Follow Me for a Week
Monday
- Morning: I start my week with personal psychotherapy at 8:00 AM, followed by three hours of therapy supervision with individual supervisors through PDPc and the Resident Psychotherapy Clinic (RPC).
- Afternoon: After lunch, I stop by my office to send a few emails and complete a handful of refill requests. At 2:30 PM, I head over to the Semel Institute for PDPc didactics. This week, we discuss the work of Heinz Kohut and Otto Kernberg as part of a block on psychoanalytic theory. After didactics, I walk to my office to meet with one of my weekly PDPc therapy patients.
- Evening: On the way home, I swing by the gym for a quick work out, steam, and shower. Once I’m back at my apartment, I take River for a sunset walk around the block and cook dinner with my partner before settling into the couch for a movie.
Tuesday
- Morning: Tuesday mornings start with PGY-4 didactics, followed shortly by Grand Rounds.
- Afternoon: After Grand Rounds, I grab lunch with a few of my co-residents, then spend the rest of the afternoon at the Edelman Transitional Age Youth Clinic.
- Evening: I drive home after clinic and take River for a jog around the block, then settle into my reading chair until my partner gets home from her shift at the ER. For dinner, we take advantage of the beautiful southern California weather and grill some chicken and veggies with a little Salt & Straw ice cream for dessert.
Wednesday
- Morning: I start the day with four hours of external moonlighting at the Alcott Center for Mental Health Services. After wrapping up my last visit, I go for a quick run, review transcripts from a therapy session, and drive to supervision with one of my RPC supervisors.
- Afternoon: I head into the office to see two additional therapy patients – one through RPC, and the other through PDPc.
- Evening: My partner is off tonight, so we take River for a long walk around the neighborhood, then come back to watch the sunset as we eat dinner on the patio. We do a little vacation planning after dinner, enjoy some wine from a recent trip to Santa Barbara, and watch an episode of House Hunters before calling it a night.
Thursday
- Morning: On Thursday mornings, I moonlight internally as a clinician for a study on peripartum depression.

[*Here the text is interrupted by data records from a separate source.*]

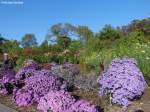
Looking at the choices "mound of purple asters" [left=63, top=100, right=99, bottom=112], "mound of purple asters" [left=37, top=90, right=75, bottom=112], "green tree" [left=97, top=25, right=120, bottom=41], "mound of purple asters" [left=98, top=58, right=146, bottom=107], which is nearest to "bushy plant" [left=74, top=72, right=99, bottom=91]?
"mound of purple asters" [left=37, top=90, right=75, bottom=112]

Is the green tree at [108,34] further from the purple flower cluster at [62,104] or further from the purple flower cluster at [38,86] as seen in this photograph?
the purple flower cluster at [62,104]

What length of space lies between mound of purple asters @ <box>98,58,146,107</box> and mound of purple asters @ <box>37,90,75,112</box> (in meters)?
0.85

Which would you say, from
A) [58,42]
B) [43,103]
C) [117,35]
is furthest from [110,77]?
[58,42]

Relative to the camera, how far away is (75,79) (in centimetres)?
1454

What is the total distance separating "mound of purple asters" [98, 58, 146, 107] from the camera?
31.4ft

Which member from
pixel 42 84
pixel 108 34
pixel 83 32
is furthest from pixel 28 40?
pixel 42 84

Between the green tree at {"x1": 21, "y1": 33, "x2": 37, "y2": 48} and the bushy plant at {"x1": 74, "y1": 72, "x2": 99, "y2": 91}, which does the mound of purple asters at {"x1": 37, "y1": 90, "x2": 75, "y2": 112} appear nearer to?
the bushy plant at {"x1": 74, "y1": 72, "x2": 99, "y2": 91}

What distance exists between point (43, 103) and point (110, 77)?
68.8 inches

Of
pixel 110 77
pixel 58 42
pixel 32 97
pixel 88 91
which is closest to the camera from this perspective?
pixel 110 77

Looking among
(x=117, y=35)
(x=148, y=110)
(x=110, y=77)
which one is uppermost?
(x=117, y=35)

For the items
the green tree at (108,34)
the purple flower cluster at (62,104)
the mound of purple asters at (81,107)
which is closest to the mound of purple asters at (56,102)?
the purple flower cluster at (62,104)

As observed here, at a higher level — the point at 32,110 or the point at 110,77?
the point at 110,77

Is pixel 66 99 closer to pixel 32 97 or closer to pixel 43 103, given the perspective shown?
pixel 43 103

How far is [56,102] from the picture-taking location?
1009 centimetres
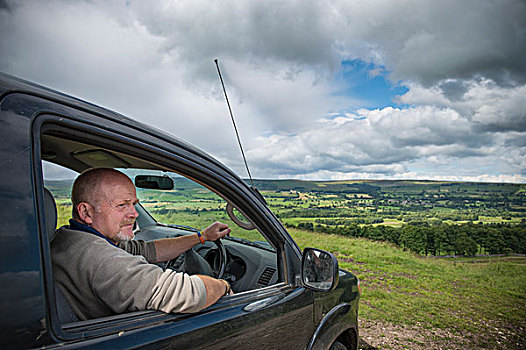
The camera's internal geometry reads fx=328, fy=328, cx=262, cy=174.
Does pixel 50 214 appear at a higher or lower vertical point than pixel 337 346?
higher

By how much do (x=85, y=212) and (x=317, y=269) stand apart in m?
1.19

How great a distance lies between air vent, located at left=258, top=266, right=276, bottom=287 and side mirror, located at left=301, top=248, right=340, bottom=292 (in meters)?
0.27

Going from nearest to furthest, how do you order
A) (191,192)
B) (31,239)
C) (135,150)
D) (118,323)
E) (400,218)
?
(31,239) < (118,323) < (135,150) < (191,192) < (400,218)

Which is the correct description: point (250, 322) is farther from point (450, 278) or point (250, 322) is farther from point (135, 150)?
point (450, 278)

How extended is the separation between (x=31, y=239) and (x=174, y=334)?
55cm

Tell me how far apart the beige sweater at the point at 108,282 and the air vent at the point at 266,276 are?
0.86 meters

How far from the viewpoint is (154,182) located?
79.8 inches

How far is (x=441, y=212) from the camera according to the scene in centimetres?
3772

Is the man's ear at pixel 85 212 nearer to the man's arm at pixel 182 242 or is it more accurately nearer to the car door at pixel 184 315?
the car door at pixel 184 315

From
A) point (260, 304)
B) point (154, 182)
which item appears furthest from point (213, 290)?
Answer: point (154, 182)

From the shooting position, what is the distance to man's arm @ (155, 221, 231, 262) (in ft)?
7.54

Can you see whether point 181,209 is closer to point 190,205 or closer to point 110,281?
point 190,205

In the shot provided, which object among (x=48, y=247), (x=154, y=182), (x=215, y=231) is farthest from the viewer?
(x=215, y=231)

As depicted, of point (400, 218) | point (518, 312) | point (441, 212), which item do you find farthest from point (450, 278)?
point (441, 212)
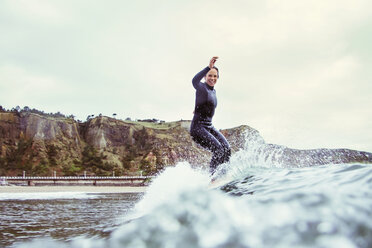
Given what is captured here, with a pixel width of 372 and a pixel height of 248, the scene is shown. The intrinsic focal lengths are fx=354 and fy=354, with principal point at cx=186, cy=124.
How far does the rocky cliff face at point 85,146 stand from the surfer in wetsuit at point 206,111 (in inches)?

- Afternoon: After lunch, I sign onto a webinar for my Couples and Sex Therapy Clinic, then drive to a weekly psychodynamic process group in Santa Monica. After group, I see two additional therapy patients through RPC, then swing by the gym to swim some laps and wind down in the sauna.
- Evening: I don’t have to wake up too early on Fridays, so my partner and I walk River to a local brewery to meet some friends for pizza and beers.
Friday
- Morning: After some administrative work, I sign onto group supervision with one of my RPC supervisors, then see my last therapy patient for the week through PDPc. I have a short break, then log onto a Zoom meeting with another RPC supervisor.
- Afternoon: Friday afternoons are flexible, so I use the time to work on my educational project for the Clinician Educator Concentration. I finish the week by clearing out my inbox and responding to voicemails before heading home for the evening.
- Evening: My partner and I grab dinner at a local restaurant, then catch a stand-up comedy show at The Crow in Bergamot Station.
Saturday
- Morning: It’s a beautiful morning, so my partner and I take River for a walk to the farmer’s market, then pay a visit to a local coffee shop for some cold brew and empanadas.
- Afternoon: After breakfast, we pack a bag and drive up the PCH to Malibu to meet some friends for a day on the beach.
- Evening: We head back to Santa Monica to rinse off and get ready for a concert with the LA Phil at the Hollywood Bowl.
Sunday
- Morning: I wake up and head down to the boardwalk for a long run along the beach. After the run, I make a big batch of pancakes, then take care of a few things around the house.
- Afternoon: I spend a few hours reading, prepping for clinic, and reviewing video for therapy supervision.
- Evening: I chat on the phone with my parents before taking River for a walk around the neighborhood. My partner and I are feeling lazy tonight, so we order some pasta on Uber Eats and settle into the couch for a movie.